Custom Measurements

By default, Criterion.rs measures the wall-clock time taken by the benchmarks. However, there are many other ways to measure the performance of a function, such as hardware performance counters or POSIX's CPU time. Since version 0.3.0, Criterion.rs has had support for plugging in alternate timing measurements. This page details how to define and use these custom measurements.

Note that as of version 0.3.0, only timing measurements are supported, and only a single measurement can be used for one benchmark. These restrictions may be lifted in future versions.

Defining Custom Measurements

For developers who wish to use custom measurements provided by an existing crate, skip to "Using Custom Measurements" below.

Custom measurements are defined by a pair of traits, both defined in criterion::measurement.

Measurement

First, we'll look at the main trait, Measurement.


#![allow(unused_variables)]
fn main() {
pub trait Measurement {
    type Intermediate;
    type Value: MeasuredValue;

    fn start(&self) -> Self::Intermediate;
    fn end(&self, i: Self::Intermediate) -> Self::Value;

    fn add(&self, v1: &Self::Value, v2: &Self::Value) -> Self::Value;
    fn zero(&self) -> Self::Value;
    fn to_f64(&self, val: &Self::Value) -> f64;

    fn formatter(&self) -> &dyn ValueFormatter;
}
}

The most important methods here are start and end and their associated types, Intermediate and Value. start is called to start a measurement and end is called to complete it. As an example, the start method of the wall-clock time measurement returns the value of the system clock at the moment that start is called. This starting time is then passed to the end function, which reads the system clock again and calculates the elapsed time between the two calls. This pattern - reading some system counter before and after the benchmark and reporting the difference - is a common way for code to measure performance.
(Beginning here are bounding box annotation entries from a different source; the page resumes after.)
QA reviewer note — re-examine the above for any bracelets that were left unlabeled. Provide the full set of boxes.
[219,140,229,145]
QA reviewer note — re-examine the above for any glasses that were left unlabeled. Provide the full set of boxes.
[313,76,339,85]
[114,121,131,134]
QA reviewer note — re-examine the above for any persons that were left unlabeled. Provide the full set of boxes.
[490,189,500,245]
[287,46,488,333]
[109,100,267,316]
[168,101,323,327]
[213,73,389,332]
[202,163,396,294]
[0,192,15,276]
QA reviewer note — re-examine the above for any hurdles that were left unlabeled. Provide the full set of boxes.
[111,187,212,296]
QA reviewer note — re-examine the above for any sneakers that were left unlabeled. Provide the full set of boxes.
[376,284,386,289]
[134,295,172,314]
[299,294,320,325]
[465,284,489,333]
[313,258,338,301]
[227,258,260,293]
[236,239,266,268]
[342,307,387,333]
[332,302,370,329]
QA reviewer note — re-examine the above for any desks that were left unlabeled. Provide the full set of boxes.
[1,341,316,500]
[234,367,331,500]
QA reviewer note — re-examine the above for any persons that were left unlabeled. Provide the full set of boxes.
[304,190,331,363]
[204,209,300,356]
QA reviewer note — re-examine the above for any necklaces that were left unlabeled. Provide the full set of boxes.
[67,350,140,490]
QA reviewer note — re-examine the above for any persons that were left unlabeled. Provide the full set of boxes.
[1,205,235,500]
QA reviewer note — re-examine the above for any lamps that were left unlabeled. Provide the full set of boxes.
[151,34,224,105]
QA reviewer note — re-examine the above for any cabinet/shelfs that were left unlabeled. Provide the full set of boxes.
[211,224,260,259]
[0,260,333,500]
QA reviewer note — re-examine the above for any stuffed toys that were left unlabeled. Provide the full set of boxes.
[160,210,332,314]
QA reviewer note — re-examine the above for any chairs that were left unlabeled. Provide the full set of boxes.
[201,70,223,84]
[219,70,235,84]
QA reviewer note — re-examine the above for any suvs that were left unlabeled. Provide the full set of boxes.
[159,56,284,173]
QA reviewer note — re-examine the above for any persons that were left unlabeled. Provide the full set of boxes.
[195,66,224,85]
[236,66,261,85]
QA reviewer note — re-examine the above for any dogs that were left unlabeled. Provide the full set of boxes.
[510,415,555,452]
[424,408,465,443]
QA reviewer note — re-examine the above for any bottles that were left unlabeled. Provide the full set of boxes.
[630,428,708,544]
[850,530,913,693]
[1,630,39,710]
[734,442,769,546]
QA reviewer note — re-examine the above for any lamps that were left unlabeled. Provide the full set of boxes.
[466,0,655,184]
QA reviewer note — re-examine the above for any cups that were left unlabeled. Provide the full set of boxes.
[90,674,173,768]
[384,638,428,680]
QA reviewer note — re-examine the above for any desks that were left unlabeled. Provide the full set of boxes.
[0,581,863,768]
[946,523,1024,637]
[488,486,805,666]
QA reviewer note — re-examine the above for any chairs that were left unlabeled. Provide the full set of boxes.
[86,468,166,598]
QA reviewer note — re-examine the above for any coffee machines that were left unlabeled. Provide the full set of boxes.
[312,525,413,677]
The next two functions, add and zero are pretty simple; Criterion.rs sometimes needs to be able to break up a sample into batches that are added together (eg. in Bencher::iter_batched) and so we need to have a way to calculate the sum of the measurements for each batch to get the overall value for the sample.

to_f64 is used to convert the measured value to an f64 value so that Criterion can perform its analysis. As of 0.3.0, only a single value can be returned for analysis per benchmark. Since f64 doesn't carry any unit information, the implementor should be careful to choose their units to avoid having extremely large or extremely small values that may have floating-point precision issues. For wall-clock time, we convert to nanoseconds.

Finally, we have formatter, which just returns a trait-object reference to a ValueFormatter (more on this later).

For our half-second measurement, this is all pretty straightforward; we're still measuring wall-clock time so we can just use Instant and Duration like WallTime does:


#![allow(unused_variables)]
fn main() {
/// Silly "measurement" that is really just wall-clock time reported in half-seconds.
struct HalfSeconds;
impl Measurement for HalfSeconds {
    type Intermediate = Instant;
    type Value = Duration;

    fn start(&self) -> Self::Intermediate {
        Instant::now()
    }
    fn end(&self, i: Self::Intermediate) -> Self::Value {
        i.elapsed()
    }
    fn add(&self, v1: &Self::Value, v2: &Self::Value) -> Self::Value {
        *v1 + *v2
    }
    fn zero(&self) -> Self::Value {
        Duration::from_secs(0)
    }
    fn to_f64(&self, val: &Self::Value) -> f64 {
        let nanos = val.as_secs() * NANOS_PER_SEC + u64::from(val.subsec_nanos());
        nanos as f64
    }
    fn formatter(&self) -> &dyn ValueFormatter {
        &HalfSecFormatter
    }
}
}

ValueFormatter

The next trait is ValueFormatter, which defines how a measurement is displayed to the user.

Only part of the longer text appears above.